Rural and Indigenous communities are full of motivated, innovative people who want to live enriching lives in their home community. Of course, some of these communities face challenges – like a lack of businesses and services, government cuts, and people moving away.
But these people don’t need the government or a big company to swoop in and improve local conditions or find solutions. With the right tools and a little guidance, they can do that themselves.
The co-operative model allows those hoping to do it themselves to set up a business or organization, and work with like-minded people towards this common goal. As a corporate legal structure, the model is highly versatile and found in every sector of the economy.
And, essentially, this means a co-op can be anything – a daycare, a store, a consulting business, a healthcare centre.

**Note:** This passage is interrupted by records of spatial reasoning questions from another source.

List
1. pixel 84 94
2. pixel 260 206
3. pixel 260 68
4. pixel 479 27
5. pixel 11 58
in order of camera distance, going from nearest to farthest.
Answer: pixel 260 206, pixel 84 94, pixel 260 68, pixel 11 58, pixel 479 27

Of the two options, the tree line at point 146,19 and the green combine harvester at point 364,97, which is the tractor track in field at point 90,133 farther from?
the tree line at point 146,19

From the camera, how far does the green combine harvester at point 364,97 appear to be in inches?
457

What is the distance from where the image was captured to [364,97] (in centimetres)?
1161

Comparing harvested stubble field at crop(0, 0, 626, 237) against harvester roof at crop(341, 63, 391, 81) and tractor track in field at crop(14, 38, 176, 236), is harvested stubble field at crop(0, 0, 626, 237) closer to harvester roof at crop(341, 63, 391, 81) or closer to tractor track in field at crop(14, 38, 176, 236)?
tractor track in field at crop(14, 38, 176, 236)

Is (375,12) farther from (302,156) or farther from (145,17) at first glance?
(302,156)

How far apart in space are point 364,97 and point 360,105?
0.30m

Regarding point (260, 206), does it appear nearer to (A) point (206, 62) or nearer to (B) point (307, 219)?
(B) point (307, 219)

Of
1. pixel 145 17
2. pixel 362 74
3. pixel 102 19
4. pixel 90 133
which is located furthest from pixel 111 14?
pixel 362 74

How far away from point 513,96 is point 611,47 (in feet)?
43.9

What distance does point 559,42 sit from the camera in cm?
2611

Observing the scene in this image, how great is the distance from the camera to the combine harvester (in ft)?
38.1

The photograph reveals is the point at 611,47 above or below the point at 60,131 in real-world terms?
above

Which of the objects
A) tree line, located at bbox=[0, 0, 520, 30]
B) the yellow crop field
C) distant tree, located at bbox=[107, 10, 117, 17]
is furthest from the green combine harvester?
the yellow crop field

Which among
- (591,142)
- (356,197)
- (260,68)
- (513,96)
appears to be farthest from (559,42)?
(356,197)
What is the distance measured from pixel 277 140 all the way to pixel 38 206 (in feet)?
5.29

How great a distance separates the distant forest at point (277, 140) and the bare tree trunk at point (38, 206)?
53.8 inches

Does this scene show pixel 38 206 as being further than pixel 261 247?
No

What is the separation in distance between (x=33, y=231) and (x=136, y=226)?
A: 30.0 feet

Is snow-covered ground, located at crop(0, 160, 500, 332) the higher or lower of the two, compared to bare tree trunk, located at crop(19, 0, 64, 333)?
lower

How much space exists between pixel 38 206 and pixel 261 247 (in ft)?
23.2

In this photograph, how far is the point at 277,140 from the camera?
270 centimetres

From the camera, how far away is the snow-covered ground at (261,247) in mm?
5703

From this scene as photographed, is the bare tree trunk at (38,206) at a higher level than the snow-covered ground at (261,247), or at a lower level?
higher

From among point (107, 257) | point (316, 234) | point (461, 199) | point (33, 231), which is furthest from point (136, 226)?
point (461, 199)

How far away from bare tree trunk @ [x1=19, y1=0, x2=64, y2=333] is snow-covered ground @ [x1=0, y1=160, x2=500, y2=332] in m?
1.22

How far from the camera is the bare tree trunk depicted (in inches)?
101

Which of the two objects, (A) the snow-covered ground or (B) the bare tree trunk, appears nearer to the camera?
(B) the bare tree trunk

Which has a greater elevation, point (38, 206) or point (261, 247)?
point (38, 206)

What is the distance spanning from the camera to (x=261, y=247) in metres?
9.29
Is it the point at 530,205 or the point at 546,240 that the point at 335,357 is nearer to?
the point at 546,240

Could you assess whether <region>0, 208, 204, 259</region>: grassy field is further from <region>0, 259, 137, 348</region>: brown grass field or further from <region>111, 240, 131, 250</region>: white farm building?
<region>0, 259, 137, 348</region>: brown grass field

The model can be used to provide housing, local investment opportunities, or even a way to share cars. Each of these co-ops does the job others (like a government or private business) could do. But waiting for others isn’t always an option. Instead, the co-op model offers an opportunity to do it yourself.
That’s why we’re here. Everyone on the Co-operatives First’s team grew up in a rural or Indigenous community. We do this work because we care about these communities, and we know co-ops can help them grow and thrive. And because we have ongoing support from the Co-operative Retailing System and Federated Co-operatives Limited, we offer this support at no cost to you.
So if you’re in western Canada and you’re thinking about starting a co-op, we can help. Whether you need a business plan, feasibility study, or simply a sympathetic ear, we’re here for you.
Our free guidance and resources help reduce the confusion and stress of starting a new business and we aim to support you every step of the way. We will help you map out a plan, incorporate your business, and, perhaps most importantly, figure out who should do what and how.